I don’t wish to speculate on the accuracy, the truth or even the purpose of this drama (I certainly can’t speculate on the accuracy can I? But I’ve had a handful of folk ask me that…) I shall keep an open mind until the screening. After all, shouldn’t everyone? The cliche, of course, is that there are two sides to every story (TC’s son made the argument that it was Tom who was ducking and diving from Gwen rather than the other way around for an example), so the best we can hope for is that we get two sides (preferably three, in this instance!)

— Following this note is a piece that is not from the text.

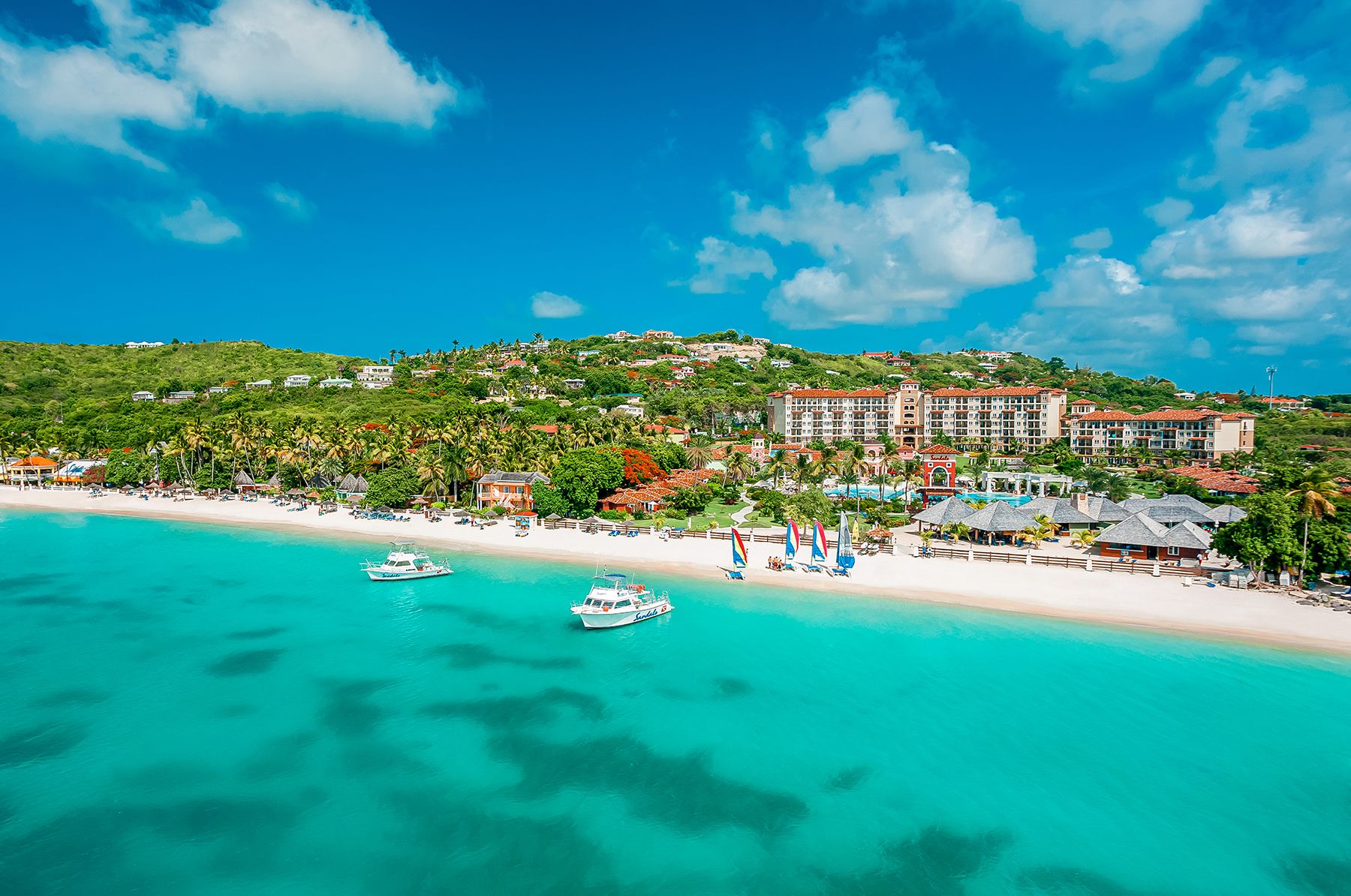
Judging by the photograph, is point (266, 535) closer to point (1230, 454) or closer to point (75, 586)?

Cooper died 30 years ago. He can’t “stand up for his actions”. Neither can his wife or mistress, both of whom have also departed (although the latter left a memoir account of her relationship). The drama has credited the author of his biography, John Fisher, as a consultant. I take this to be very good news. All of John’s work is thorough, concise and packed with passion for his subjects. He also personally knew Cooper. He also respected and admired him. The biography is not a lame attempt to brush over the bad and put Cooper on the highest pedastal. It goes some way to explain how a man, who had such a tortured private life, was still able to make millions of people laugh. Not just smile, or cheer up. But laugh. Laugh hard. And keep on coming back for more, throughout the very bad times, when he was plagued with a drinking problem, insecurity and sometimes too physically ill to stand for longer than 10 minutes…. until that very final show in 1984.
Tommy died on live television – a variety series titled “Live From Her Majesty’s”, on 15th April 1984, during his act (a surefire crowd-pleaser – the fantastic Magic Cloak routine). He was 63. It’s a moment that will be recreated during the drama and is arguably the most controversial scene of the piece. When David Threlfall, who’s playing Tommy, was interviewed on the matter his reply was, “Well, that’s what happened. It was not pleasant to do. But we wanted to honour it and portray it in the best way possible.”
If what David is saying is carried out (on a side-note, in my opinion and from what I’ve seen, he does an exceptional impersonation), then that final scene will be almost as moving, poignant and tragic as the real event. And we’ll be sorry Tommy’s gone. And we’ll miss him.